Le 11-11-2011, à 11h 11, j'ai, comme tout le monde, attendu vainement la
fin du monde prévue par des numérologistes distingués, avec le retour
promis de Lucifer et des anges déchus (z'ont pas peur de se ridiculiser
sur Youtube devant le monde entier !).
La plupart de leurs confrères situaient cependant l'épisode ultime soit le
12-12-2012, à 12h 12, soit plutôt, se fiant aux Mayas, le 21-12-2012, même
heure, à moins que ce ne soit à 21h 12, ce qui semblerait plus logique. Là
encore, j'ai attendu vainement en me passant un film catastrophe pour me
faire patienter.
Je ferai remarquer à tous ces honorable savants qu'ils font une erreur de
calcul digne d'un cancre de CE2 : la fin du monde ne peut intervenir que
le 21-12-2112, à 21h 12 exactement, en fonction de la concordance
intégrale des chiffres inversés, si vous voyez ce que je veux dire.
Ce qui nous laisse encore un siècle de sursis.

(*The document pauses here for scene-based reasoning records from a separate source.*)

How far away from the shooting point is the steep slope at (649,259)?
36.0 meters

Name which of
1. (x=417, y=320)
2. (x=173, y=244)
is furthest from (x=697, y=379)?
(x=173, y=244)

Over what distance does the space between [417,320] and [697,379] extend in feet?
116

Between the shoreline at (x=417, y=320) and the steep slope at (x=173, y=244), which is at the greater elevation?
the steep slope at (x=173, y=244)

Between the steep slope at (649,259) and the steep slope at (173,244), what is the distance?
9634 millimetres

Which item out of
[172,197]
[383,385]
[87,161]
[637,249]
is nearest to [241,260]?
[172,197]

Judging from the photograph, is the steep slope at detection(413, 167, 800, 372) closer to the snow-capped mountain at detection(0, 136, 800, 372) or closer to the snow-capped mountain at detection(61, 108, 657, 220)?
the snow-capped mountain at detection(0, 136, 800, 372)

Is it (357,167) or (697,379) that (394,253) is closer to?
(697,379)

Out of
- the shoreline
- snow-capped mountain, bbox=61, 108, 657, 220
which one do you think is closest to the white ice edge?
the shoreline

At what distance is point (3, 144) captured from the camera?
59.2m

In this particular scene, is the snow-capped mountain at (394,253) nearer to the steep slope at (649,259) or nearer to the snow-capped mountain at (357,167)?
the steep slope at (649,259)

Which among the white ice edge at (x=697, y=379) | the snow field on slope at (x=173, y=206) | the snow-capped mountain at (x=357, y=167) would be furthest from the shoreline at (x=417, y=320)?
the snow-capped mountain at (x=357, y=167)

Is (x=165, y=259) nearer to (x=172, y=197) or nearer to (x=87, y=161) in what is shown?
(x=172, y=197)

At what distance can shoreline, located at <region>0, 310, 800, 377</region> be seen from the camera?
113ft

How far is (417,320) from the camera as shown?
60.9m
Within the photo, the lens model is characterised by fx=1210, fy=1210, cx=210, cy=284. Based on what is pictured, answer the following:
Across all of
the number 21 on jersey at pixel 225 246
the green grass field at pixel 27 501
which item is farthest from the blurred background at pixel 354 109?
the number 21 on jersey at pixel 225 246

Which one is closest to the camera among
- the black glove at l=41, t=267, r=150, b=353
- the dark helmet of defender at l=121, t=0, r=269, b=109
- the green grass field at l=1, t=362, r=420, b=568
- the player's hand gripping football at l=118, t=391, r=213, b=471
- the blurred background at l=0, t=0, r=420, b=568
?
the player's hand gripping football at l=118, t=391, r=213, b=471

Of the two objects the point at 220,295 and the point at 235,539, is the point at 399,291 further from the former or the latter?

On notera pourtant que le monde a déjà connu une fin du monde ratée :
celle du 11 novembre 1111, à 11h 11 précises. On se demande quel est le
grain de sable qui a grippé le rouage.
A vrai dire, il faut rappeler que l'an 1 n'a été décrété qu'en l'an
525.
Je vois que vous ne saisissez pas.
C'est au VIème siècle de notre ère, dite Ere commune, qu'un
certain Denys le Petit - Dionysius Exiguus (sic), suite à ses calculs
perso sur son boulier domestique, a fixé une date de la naissance du
Christ fondée sur l'Evangile de Luc, l'un des 4 évangiles
conservés sur 70 existants, et décrétés canoniques. Jusque là,
personne ne se souciait réellement de savoir en quelle année on était,
sinon en l'an 5 de tel souverain, par exemple. Ce nouveau mode de
datation ne sera généralisé que sous Charlemagne, sous l'influence d'un
moine anglo-saxon appelé Bède le Vénérable, soit près de trois siècles
plus tard. Mais le commun des mortels resta dans l'ignorance, et l'an
1000 passa entièrement inaperçu (caramba ! encore une fin du monde
ratée !).
A noter que la datation du père Denys comporte quelques lacunes :
1) La date de naissance du Christ est une pure spéculation, étant donné
l'absence totale de témoignages, tous les prétendus témoignages (ex :
Flavius Josèphe) s'étant révélés être des faux réalisés entre le Vème et
le XIIIème siècle. Les Evangiles, pour ceux qui leur donnent foi,
balancent entre l'an -2 et l'an 4, en fonction des personnages publics
cités, Denys a fait une moyenne.
2) Au temps du père Denys, on ne connaissait pas encore le zéro. L'Ere
Commune, dite Ere Chrétienne en Occident, commence donc
directement en l'an 1, et l'année précédente est l'année -1, ce qui peut
surprendre plus d'un mathématicien, et pose un sacré problème aux
historiens, préhistoriens, géologues et astronomes. On obtient ainsi
l'équation : 1 - 1 = -1 au lieu de 1 - 1 = 0. Vous tâcherez d'expliquer
ça au cancre de CE2 cité plus haut, qui va en déduire que 1 = 0, ce qui
bouleverse l'informatique.
* * *
Toutes les mythologies ont essayé de décrire ce qui aurait pu être le
début du monde ; parallèlement, elles ont imaginé ce qui pourrait en
être la fin. C'est normal : ce qui commence doit finir un jour, c'est
ce que je me dis chaque fois que j'entame une bouteille d'apéro,
heureusement je sais que j'en ai une autre à la cave.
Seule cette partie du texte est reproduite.